本文 —

* * *

ホームレスに勧められたビールを飲んだ話

  • 投稿 : 2013-03-08
  • 更新 : 2013-05-25
昔の話です。
なんか世間知らずで、いろいろ勘違いしていたころの話です。今でも相変わらず、世間知らずで変なところがたくさんありますが、そういうことは気にしない方向でお願いします。


田舎者の僕は、都庁の展望台(無料)を南北ともみてかなり満足していました。やっぱり、東京はすごいなとか思ったりしてね。隣の田舎者の女子学生たちも、地平線がかすんで見えるとかいって喜んでおりました。

都庁の展望台を見た後、新宿中央公園に向かう途中で、都庁を写真に収めたい思って、陸橋あたりでデジカメで写真を撮ろうと思いました。不幸なことは度重なるようで、何とデジカメにメモリーカード(CF)が刺さってなくて、写真自体が取れませんでした。

がっがりしてたら、斜め45度の方向にいるホームレスのおじさんが、私に怒ったような口調で、話しかけてきます。なんか訛りがあるようでよくわかりません。

勝手に写真をとったといって、怒ってるのかなと思い、また興味本位で写真を撮ってると思われて、相手は深く傷ついたのかなと思いました。無視してても良いかなとは思ったんですが、都庁をとってただけですよと説明だけはしても良いと思って話しかけました。

* * *

記録の抜粋 —
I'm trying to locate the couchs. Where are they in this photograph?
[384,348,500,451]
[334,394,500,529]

* * *

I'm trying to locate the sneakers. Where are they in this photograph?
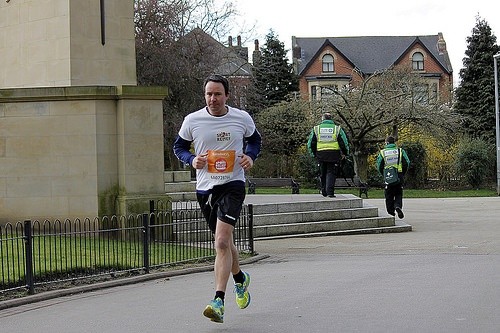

* * *

課題の要件 — 本文の「なんか世間知らずで、いろいろ」から「あるようでよくわかりません。」に至るまでを、一字も変えずに書き写してください。 本文のみを手がかりにしてください。

解答例 —
なんか世間知らずで、いろいろ勘違いしていたころの話です。今でも相変わらず、世間知らずで変なところがたくさんありますが、そういうことは気にしない方向でお願いします。


田舎者の僕は、都庁の展望台(無料)を南北ともみてかなり満足していました。やっぱり、東京はすごいなとか思ったりしてね。隣の田舎者の女子学生たちも、地平線がかすんで見えるとかいって喜んでおりました。

都庁の展望台を見た後、新宿中央公園に向かう途中で、都庁を写真に収めたい思って、陸橋あたりでデジカメで写真を撮ろうと思いました。不幸なことは度重なるようで、何とデジカメにメモリーカード(CF)が刺さってなくて、写真自体が取れませんでした。

がっがりしてたら、斜め45度の方向にいるホームレスのおじさんが、私に怒ったような口調で、話しかけてきます。なんか訛りがあるようでよくわかりません。